After the formation of precipitates, they need to be separated from the solution for further processing and purification. Separation is usually done through techniques like filtration or sedimentation. Once separated, precipitates can undergo additional purification processes, such as washing and recrystallization, to remove impurities and obtain high-purity REE compounds (Boudreault et al., 2015).
Precipitation offers advantages such as the ability to obtain high-purity solid compounds and the possibility to adjust reaction conditions to control selectivity. However, it is essential to consider the optimization of precipitation parameters, such as REE ion concentration in the solution, pH, and concentration of the precipitating agent, to maximize process efficiency and avoid the formation of undesirable precipitates (Gupta & Krishnamurthy, 1992; Han, 2020).
5.2. Adsorption
Adsorption is an effective extraction method used to recover REEs from coal ashes. In this process, adsorbent materials with an affinity for REEs are used to capture them from the aqueous solution. Adsorption involves the interaction between REEs in the aqueous solution and the surface of the adsorbent material. Used adsorbent materials can be inorganic compounds, polymers, zeolites, or other materials with functional groups that have an affinity for REEs (Zhang et al., 2020). REEs adhere to the surface of the adsorbent material due to electrostatic forces, chemical bonds, or Van der Waals interactions (Pathapati et al., 2023).
The adsorption process generally involves bringing treated coal ashes into contact with the adsorbent material. During this contact, REEs present in the solution are captured by the adsorbent material. Then, the REE-loaded adsorbent material is separated from the solution and undergoes a desorption process to release the captured REEs (Amirshahi & Jorjani, 2023).
Adsorption offers advantages such as high selectivity and the ability to concentrate REEs on the surface of the adsorbent material. However, it also presents challenges such as optimizing adsorption and desorption conditions, as well as regenerating the adsorbent material for reuse (Molina-Calderón et al., 2022).
Desorption and REE Recovery Desorption is a crucial process in the recovery of REEs captured on adsorbent materials. This process involves the controlled and selective release of previously adsorbed REEs from the material, allowing for their subsequent recovery and purification. Desorption is carried out through the application of specific conditions that alter the affinity between REEs and the adsorbent material (Gupta & Krishnamurthy, 1992).
One common method to achieve desorption is by modifying the pH of the system. Changes in pH can influence the chemical interactions and surface charge levels of both REEs and the adsorbent material. By carefully adjusting the pH of the medium, it’s possible to decrease the affinity between REEs and the adsorbent material, resulting in the release of captured REEs. Temperature can also play a role in desorption, as an increase in temperature can enhance the kinetic energy of particles and reduce the interaction forces between REEs and the adsorbent material (Smith et al., 2016).
In addition to pH and temperature changes, the use of specific solvents can also be employed to achieve the desorption of REEs. These solvents may have specific chemical affinities with REEs, favoring the release of elements from the surface of the adsorbent material. The choice of a suitable solvent depends on the chemical properties of REEs and the adsorbent material (Kim et al., 2021).
Once REEs have been desorbed, they become available for recovery and subsequent purification. Purification is essential to obtain REEs with appropriate purity levels for use in specific applications. Various purification methods, such as selective precipitation, liquid-liquid extraction, and chromatography, can be applied to separate and concentrate recovered REEs from other undesirable components.

* DATA FOR ANALYSIS:

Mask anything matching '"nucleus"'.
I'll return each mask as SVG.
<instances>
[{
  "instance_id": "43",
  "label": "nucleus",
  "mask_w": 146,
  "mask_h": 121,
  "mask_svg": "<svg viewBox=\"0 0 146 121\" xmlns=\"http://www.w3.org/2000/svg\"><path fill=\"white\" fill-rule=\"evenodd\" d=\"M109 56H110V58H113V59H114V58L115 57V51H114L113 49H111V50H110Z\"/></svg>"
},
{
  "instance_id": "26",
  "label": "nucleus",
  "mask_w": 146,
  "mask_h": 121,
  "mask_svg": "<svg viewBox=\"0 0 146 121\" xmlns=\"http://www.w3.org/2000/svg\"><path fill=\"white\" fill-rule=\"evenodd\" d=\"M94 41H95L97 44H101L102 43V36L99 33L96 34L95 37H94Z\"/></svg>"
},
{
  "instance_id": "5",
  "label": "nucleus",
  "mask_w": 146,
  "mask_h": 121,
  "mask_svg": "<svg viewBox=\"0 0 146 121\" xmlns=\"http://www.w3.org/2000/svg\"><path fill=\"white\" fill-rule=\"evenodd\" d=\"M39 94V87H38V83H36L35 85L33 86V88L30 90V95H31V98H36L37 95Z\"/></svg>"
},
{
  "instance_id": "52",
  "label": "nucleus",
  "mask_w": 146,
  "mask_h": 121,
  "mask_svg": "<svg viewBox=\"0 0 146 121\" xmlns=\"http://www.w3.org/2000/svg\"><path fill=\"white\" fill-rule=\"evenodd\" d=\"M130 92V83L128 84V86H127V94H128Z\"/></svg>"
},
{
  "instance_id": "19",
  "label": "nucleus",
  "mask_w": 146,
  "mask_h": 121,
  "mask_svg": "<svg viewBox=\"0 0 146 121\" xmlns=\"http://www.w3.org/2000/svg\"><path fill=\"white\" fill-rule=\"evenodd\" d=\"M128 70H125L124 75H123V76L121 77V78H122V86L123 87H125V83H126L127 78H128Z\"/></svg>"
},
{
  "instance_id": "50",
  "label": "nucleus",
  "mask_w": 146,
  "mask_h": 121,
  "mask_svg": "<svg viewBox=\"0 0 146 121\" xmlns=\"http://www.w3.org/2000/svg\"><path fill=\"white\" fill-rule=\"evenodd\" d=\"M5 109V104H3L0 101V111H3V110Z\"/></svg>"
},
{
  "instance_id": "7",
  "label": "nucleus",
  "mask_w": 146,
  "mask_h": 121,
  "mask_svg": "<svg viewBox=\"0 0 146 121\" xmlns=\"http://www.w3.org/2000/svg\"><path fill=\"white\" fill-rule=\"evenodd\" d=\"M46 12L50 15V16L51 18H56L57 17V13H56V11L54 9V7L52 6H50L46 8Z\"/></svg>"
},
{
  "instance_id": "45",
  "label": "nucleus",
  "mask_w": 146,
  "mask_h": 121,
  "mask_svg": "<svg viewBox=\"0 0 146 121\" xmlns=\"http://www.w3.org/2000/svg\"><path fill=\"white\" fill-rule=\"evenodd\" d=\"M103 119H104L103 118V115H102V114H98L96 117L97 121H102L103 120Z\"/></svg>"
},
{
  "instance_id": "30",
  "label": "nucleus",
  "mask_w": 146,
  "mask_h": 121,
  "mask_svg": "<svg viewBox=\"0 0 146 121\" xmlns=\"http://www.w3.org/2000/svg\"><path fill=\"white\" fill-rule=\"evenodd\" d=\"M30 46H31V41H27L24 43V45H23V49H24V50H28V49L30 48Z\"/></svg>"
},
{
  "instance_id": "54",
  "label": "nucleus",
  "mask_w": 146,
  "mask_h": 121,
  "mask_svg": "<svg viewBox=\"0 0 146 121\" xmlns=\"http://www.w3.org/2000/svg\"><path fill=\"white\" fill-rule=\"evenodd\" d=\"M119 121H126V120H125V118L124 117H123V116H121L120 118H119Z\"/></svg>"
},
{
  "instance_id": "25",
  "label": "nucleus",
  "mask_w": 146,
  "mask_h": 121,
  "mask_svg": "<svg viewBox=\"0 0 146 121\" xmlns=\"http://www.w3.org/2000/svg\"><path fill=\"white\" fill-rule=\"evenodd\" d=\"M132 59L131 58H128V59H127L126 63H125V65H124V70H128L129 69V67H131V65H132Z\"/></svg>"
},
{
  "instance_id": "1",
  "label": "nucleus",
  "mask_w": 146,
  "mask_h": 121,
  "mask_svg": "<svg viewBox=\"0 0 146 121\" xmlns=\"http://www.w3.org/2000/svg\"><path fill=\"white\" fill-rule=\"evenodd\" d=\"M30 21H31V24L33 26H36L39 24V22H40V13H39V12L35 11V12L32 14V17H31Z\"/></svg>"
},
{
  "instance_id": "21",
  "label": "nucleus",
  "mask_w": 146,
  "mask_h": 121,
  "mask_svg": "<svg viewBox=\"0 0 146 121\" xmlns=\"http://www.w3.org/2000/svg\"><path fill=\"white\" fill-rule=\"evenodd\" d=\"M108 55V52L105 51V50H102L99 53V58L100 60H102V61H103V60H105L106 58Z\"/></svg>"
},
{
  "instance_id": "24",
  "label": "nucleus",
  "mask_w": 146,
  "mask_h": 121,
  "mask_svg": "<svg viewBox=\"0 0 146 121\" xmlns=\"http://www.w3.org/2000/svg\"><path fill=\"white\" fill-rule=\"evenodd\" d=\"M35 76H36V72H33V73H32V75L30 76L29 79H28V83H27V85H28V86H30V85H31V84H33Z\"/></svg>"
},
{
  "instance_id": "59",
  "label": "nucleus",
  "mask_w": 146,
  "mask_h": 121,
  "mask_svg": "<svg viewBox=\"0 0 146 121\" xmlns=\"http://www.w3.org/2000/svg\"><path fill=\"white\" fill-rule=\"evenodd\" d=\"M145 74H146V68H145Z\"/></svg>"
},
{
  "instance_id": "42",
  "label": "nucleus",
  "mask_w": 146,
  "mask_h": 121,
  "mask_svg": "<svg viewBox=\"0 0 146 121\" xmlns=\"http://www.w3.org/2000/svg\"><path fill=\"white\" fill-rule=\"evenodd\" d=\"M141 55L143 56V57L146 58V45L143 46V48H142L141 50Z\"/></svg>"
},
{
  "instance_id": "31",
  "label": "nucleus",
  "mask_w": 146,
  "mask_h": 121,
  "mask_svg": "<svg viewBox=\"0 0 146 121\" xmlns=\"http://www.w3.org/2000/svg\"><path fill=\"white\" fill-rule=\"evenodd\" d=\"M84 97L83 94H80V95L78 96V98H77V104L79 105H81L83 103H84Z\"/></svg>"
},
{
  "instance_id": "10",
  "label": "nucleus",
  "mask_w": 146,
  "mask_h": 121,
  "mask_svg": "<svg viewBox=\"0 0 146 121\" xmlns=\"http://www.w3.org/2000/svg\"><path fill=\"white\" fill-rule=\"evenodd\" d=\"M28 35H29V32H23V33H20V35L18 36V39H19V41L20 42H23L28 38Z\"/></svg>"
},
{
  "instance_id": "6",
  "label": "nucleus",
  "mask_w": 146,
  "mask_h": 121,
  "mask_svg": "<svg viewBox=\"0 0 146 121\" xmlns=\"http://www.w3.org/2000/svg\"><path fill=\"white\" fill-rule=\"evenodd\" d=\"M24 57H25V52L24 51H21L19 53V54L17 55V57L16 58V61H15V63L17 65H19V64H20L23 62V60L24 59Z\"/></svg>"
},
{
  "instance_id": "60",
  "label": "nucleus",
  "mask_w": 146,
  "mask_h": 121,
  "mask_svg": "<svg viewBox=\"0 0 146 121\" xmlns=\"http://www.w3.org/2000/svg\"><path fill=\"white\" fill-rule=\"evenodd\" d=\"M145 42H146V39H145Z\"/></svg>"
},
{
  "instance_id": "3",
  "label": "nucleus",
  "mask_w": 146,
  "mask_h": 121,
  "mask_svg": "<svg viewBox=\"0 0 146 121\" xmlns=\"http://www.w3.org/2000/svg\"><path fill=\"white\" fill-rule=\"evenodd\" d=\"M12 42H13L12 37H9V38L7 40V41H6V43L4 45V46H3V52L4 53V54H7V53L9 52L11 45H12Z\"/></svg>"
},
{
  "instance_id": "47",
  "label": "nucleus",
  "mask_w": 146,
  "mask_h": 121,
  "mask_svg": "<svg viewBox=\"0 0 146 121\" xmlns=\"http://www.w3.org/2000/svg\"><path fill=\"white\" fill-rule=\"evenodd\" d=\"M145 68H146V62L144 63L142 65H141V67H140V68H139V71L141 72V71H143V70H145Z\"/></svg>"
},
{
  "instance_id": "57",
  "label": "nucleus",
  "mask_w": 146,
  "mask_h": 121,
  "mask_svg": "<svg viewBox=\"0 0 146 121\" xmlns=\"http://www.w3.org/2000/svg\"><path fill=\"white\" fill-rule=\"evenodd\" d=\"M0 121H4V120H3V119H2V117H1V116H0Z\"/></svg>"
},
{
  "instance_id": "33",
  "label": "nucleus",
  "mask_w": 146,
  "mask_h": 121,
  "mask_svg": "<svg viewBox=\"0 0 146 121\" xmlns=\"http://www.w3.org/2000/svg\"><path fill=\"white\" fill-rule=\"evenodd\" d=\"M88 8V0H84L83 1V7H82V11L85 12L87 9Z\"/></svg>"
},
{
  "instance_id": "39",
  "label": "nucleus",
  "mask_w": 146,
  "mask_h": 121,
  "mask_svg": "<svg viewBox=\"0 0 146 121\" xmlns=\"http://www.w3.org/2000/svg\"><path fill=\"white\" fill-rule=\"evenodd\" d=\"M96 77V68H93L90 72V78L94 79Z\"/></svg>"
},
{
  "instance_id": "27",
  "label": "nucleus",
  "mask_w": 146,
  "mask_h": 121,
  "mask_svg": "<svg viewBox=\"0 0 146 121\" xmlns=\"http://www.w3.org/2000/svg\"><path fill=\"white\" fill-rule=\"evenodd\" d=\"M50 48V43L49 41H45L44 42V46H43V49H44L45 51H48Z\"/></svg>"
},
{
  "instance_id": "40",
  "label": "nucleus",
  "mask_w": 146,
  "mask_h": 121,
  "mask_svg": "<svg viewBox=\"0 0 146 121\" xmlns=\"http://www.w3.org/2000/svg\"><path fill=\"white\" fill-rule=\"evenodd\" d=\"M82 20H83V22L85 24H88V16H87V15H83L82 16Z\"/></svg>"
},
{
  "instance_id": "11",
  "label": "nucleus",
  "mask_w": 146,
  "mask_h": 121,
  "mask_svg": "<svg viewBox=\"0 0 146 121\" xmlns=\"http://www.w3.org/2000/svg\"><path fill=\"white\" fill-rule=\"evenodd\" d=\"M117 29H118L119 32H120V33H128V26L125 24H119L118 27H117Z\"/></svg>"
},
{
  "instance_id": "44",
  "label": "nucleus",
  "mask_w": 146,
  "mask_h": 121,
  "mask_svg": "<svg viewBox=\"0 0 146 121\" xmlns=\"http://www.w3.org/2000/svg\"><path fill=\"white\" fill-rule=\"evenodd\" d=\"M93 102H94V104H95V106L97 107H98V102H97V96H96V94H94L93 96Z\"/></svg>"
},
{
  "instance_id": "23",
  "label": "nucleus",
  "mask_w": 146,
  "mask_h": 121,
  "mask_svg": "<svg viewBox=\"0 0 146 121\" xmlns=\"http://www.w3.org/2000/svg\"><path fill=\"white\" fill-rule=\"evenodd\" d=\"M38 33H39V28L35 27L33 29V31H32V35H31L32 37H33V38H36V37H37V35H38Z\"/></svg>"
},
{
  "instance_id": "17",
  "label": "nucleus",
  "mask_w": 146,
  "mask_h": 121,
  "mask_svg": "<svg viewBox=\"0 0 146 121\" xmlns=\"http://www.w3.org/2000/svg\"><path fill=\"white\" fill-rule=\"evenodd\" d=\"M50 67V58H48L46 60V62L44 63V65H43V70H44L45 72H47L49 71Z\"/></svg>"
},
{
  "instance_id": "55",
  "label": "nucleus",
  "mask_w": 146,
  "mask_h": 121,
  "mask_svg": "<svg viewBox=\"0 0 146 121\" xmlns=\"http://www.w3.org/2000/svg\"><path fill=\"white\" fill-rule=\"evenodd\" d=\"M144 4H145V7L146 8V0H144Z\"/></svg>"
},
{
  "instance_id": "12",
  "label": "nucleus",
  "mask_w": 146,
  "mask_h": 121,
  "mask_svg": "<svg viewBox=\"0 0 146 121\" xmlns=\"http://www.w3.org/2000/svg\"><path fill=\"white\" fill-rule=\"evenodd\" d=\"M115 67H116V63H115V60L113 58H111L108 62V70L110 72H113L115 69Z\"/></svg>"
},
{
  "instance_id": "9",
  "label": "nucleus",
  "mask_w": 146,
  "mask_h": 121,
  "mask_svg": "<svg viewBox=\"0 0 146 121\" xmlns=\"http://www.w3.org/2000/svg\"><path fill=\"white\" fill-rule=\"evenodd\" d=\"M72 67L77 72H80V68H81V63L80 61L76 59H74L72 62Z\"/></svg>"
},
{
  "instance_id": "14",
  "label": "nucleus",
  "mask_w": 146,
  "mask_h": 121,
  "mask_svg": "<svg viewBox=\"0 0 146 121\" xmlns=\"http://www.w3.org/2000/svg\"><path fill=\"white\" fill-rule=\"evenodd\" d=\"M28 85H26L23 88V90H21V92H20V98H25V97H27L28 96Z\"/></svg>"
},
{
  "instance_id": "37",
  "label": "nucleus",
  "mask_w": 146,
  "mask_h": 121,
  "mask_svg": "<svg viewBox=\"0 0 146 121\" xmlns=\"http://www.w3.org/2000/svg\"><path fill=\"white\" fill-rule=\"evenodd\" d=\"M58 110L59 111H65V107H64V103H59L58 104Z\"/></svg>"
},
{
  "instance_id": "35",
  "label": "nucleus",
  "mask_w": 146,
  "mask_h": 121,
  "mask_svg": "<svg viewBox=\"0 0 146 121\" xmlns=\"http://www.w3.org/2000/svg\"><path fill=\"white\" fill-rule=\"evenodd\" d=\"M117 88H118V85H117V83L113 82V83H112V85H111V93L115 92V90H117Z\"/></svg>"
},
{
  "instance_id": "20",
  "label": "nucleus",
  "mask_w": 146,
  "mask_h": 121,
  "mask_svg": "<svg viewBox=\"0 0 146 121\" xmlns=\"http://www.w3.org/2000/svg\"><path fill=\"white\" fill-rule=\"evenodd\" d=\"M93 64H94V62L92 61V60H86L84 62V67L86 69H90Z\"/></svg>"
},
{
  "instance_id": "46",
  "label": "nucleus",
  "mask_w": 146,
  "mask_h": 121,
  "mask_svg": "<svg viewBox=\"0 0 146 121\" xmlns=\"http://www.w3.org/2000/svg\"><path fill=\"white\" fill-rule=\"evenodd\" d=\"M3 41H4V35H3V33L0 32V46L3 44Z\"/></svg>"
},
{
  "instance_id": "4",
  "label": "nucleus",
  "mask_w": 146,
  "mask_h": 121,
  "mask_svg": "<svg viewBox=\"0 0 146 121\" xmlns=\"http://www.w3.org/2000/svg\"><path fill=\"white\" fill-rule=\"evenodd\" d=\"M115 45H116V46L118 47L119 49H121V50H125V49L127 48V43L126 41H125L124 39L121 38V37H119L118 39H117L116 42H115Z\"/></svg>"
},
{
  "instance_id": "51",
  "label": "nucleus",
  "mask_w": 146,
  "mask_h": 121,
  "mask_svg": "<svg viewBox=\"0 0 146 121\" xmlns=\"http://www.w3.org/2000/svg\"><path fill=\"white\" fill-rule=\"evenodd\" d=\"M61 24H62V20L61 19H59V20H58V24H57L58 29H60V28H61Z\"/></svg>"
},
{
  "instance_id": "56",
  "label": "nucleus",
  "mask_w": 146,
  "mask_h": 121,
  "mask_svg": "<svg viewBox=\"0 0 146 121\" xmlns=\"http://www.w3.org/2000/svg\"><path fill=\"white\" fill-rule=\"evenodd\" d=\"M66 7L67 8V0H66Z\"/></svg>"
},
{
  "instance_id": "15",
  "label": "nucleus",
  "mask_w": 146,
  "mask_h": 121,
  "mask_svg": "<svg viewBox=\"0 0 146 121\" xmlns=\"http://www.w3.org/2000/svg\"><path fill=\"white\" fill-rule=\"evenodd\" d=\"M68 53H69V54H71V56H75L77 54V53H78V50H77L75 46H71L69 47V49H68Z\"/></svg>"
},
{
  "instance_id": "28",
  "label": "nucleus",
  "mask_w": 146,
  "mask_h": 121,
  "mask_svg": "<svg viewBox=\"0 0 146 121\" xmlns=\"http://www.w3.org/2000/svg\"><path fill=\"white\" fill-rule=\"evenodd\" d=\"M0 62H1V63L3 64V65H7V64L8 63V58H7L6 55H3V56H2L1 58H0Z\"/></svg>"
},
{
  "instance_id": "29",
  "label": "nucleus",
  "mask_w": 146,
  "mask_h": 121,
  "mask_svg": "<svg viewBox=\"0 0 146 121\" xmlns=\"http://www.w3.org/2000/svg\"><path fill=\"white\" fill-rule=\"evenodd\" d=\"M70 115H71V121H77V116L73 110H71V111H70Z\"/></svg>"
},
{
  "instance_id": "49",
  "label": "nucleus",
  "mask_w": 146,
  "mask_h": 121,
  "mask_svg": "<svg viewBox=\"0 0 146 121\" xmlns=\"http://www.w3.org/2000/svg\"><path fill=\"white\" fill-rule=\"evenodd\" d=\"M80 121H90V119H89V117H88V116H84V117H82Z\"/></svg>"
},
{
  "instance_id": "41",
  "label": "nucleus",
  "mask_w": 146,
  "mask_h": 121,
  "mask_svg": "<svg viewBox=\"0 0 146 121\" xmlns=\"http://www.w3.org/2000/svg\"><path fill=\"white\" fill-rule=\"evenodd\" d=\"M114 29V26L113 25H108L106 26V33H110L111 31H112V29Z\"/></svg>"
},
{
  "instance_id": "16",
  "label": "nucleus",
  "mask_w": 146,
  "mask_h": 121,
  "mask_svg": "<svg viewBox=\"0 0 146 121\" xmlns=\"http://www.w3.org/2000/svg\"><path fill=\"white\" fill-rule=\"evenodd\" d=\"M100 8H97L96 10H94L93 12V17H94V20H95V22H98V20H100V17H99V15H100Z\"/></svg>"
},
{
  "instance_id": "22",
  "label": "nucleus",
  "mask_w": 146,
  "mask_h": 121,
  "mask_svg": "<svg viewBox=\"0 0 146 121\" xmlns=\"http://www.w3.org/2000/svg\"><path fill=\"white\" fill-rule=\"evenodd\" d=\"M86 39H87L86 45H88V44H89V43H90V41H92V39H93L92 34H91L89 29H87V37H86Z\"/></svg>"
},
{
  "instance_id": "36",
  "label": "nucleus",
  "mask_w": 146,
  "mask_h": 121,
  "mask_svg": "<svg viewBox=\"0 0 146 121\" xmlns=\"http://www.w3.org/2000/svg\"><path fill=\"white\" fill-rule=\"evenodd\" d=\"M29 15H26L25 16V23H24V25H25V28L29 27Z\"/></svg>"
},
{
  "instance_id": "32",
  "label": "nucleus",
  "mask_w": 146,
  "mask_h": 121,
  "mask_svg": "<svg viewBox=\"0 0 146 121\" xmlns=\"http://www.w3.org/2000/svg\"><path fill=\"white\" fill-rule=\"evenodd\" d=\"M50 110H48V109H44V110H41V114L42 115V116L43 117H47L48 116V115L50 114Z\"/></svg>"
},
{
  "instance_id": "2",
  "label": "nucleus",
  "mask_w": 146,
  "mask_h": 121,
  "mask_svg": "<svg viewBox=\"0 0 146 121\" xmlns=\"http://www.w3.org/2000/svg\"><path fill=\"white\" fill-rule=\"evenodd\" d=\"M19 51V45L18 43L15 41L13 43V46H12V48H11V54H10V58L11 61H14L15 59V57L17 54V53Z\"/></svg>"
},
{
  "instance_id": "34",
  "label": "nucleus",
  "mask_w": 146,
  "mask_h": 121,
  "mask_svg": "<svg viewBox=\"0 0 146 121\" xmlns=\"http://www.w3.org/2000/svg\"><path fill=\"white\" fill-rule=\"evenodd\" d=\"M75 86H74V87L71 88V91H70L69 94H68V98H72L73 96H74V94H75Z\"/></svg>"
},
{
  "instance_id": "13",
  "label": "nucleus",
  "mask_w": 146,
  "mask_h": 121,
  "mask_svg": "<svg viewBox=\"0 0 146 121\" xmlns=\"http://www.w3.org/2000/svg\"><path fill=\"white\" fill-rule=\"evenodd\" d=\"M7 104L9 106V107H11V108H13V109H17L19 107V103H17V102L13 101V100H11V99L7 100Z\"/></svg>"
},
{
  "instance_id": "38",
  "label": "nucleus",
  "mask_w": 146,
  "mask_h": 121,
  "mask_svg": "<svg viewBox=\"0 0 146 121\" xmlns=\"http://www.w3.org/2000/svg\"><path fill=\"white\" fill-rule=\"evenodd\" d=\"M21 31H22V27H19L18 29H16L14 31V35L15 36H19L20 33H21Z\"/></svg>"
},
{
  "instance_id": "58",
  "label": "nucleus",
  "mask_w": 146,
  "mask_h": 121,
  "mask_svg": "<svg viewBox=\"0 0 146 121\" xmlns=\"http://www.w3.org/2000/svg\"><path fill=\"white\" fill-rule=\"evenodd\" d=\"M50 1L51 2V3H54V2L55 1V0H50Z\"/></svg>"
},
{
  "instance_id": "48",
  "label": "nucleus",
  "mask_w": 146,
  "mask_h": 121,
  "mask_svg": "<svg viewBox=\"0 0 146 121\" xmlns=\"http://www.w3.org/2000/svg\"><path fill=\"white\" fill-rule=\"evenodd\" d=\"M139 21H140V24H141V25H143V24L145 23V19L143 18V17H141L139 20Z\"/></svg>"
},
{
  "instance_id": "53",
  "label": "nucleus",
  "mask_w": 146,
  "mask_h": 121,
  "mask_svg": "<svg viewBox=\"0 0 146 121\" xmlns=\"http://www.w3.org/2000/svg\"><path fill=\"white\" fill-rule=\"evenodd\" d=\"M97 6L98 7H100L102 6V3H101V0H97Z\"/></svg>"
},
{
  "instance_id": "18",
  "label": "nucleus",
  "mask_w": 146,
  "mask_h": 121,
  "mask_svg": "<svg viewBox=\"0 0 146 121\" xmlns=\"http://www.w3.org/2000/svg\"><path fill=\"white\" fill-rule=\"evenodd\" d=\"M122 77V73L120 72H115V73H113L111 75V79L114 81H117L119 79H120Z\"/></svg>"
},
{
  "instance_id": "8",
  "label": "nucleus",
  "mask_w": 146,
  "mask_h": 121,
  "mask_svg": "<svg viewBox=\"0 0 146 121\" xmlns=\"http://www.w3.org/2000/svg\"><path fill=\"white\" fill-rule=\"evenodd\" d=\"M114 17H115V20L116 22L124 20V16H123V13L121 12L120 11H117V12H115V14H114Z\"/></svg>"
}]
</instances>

* PROBLEMS TO WORK ON:
- a) In the text on recovering rare earth elements from coal ashes, which forces or interactions cause REEs to adhere to the surface of the adsorbent material?
- b) Carry on the text on recovering rare earth elements from coal ashes, beginning after its last sentence.

* EXERCISE ANSWERS:
- a) Electrostatic forces, chemical bonds, or Van der Waals interactions.

- b)
Desorption is a critical step in the process of recovering REEs from adsorbent materials. Manipulating conditions such as pH, temperature, and the use of specific solvents allows for the selective release of captured REEs from the adsorbent material, facilitating their subsequent recovery and purification. This process is essential to maximize the efficiency and feasibility of recovering REEs from unconventional sources.
6. Selection of Extraction Methods
The choice of extraction method for recovering REEs from coal ashes is a critical process that must consider various factors such as selectivity, efficiency, and economic feasibility. Since different types of ashes and concentrations of REEs require specific approaches, it is essential to carefully evaluate the available options. Here, we delve into these aspects and their importance in the REE recovery process (Jha et al., 2016).
The selectivity of an extraction method refers to its ability to specifically capture REEs without interference from other components present in the ashes. Selective methods ensure a more accurate and efficient recovery of REEs, minimizing the loss of valuable materials. Efficiency, on the other hand, relates to the amount of REEs recovered relative to the total amount present in the ashes. Efficient methods maximize recovery and reduce the need for process repetition (Borra et al., 2016).
Economic feasibility is a key factor in determining the choice of extraction method. Costs associated with reagents, equipment, and labor must be balanced against the value of the recovered REEs. Fluctuating prices of REEs in the global market also impact the economic viability of recovery. A detailed economic analysis, considering costs and benefits, is essential to ensure the recovery process is profitable (Borra et al., 2016; Jha et al., 2016; Swain, 2023).
Optimization of extraction conditions is crucial to achieve high efficiency and selectivity. This includes adjusting the concentration of used reagents, reaction parameters such as temperature and pH, and the contact time between ashes and reagents. Careful optimization of these conditions maximizes process performance and minimizes unwanted waste or byproducts (Borra et al., 2016; Jha et al., 2016; Swain, 2023).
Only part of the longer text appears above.